TV5MONDE : Justement, l’année 2025 marque le trentième anniversaire de la Déclaration et du Programme d’action de Beijing. Compte tenu de l’état de la situation sur le continent africain, faut-il y voir un échec dans la lutte pour les droits des femmes et des filles, l’égalité des sexes… ?

Ngobo Ekotto : En ce qui concerne la société civile, il n’y a pas d’échec. Je dirai même qu’il y a plutôt de grandes avancées. Parce que les femmes ont réussi à s’organiser dans tous les secteurs de la société. Les femmes se sont emparées de tous les secteurs de la vie publique de notre pays. Cependant, nos gouvernements ne sont toujours pas prêts à changer de paradigme : celui du patriarcat qui ne veut pas entendre et voir l’égalité entre les hommes et les femmes. 

Il n’y a pas d’égalité de droits. Il faut toujours que le contrôle, la capacité à décider, soit celle d’un homme. Un homme vu dans le sens de celui qui contrôle la société. Je parle ici du pouvoir patriarcal qui contrôle les ressources, les hommes, les femmes, les enfants, pour sa propre domination. 

Malgré tout, il y a aujourd’hui plus de femmes parlementaires, maires, conseillères municipales. Il y a des femmes qui s’expriment pour dire : je suis battue. Il y a des femmes qui vont au tribunal pour divorcer. Il y a des femmes qui étudient plus longtemps, qui ont accès à l’éducation. Il y a des femmes qui refusent de continuer à subir les mariages précoces… La parole des femmes est libre, même si nos gouvernants nous maintiennent la tête dans l’eau dans bien des domaines. 

TV5MONDE : Dans leur dernier rapport sur la question, publié en 2023, ONU Femmes et l’ONUDC nous apprenaient que « le féminicide – la forme la plus extrême de violence à l’égard des femmes et des filles – est omniprésent dans le monde. » Avec 21 700 victimes, l’Afrique avait enregistré cette année-là le taux le plus élevé de féminicides. Pour quelles raisons ?

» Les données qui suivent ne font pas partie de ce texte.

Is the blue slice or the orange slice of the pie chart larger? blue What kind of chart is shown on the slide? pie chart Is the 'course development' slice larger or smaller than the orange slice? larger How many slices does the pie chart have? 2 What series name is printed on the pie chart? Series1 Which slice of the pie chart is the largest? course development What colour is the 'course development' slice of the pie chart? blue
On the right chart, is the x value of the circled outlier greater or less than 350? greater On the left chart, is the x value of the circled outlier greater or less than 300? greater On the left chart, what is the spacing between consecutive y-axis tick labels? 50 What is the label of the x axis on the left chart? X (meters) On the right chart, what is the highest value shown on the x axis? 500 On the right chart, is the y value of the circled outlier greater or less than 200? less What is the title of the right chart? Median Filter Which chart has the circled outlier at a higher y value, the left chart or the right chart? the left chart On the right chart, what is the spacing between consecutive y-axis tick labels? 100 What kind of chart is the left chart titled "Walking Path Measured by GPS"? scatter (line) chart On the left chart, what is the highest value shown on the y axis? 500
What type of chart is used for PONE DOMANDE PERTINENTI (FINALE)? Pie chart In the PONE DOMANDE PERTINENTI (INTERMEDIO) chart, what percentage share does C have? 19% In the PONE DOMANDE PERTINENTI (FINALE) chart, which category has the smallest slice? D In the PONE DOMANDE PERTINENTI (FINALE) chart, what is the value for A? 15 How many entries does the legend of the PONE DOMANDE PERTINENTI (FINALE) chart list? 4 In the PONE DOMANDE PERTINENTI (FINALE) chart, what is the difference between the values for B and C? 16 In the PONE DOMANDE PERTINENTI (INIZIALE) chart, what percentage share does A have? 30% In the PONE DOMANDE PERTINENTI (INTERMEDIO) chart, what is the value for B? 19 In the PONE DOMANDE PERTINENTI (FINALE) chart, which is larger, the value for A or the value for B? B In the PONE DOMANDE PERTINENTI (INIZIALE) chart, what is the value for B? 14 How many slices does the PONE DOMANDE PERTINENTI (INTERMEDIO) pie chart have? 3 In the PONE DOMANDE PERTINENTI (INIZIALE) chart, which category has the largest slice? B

Ngobo Ekotto : C’est à cause de l’impunité, de l’absence de loi qui sanctionne les hommes à l’origine des féminicides. C’est uniquement à cause de l’impunité. Sinon, on ne peut pas le comprendre. Certes l’affaire Diane Yangwo fait grand bruit, et c’est tant mieux. Mais combien de femmes meurent dans le silence dans nos villages et villes, dans nos quartiers ? 

L’affaire Diane Yangwo n’est quand même que la partie émergée d’un énorme iceberg. D’autant que la particularité de nos pays c’est que nous n’avons pas de statistiques nationales, ni même locales sur l’ampleur des violences faite aux femmes. Nous ne mesurons pas nous-mêmes l’ampleur du fléau qui sévit dans notre pays.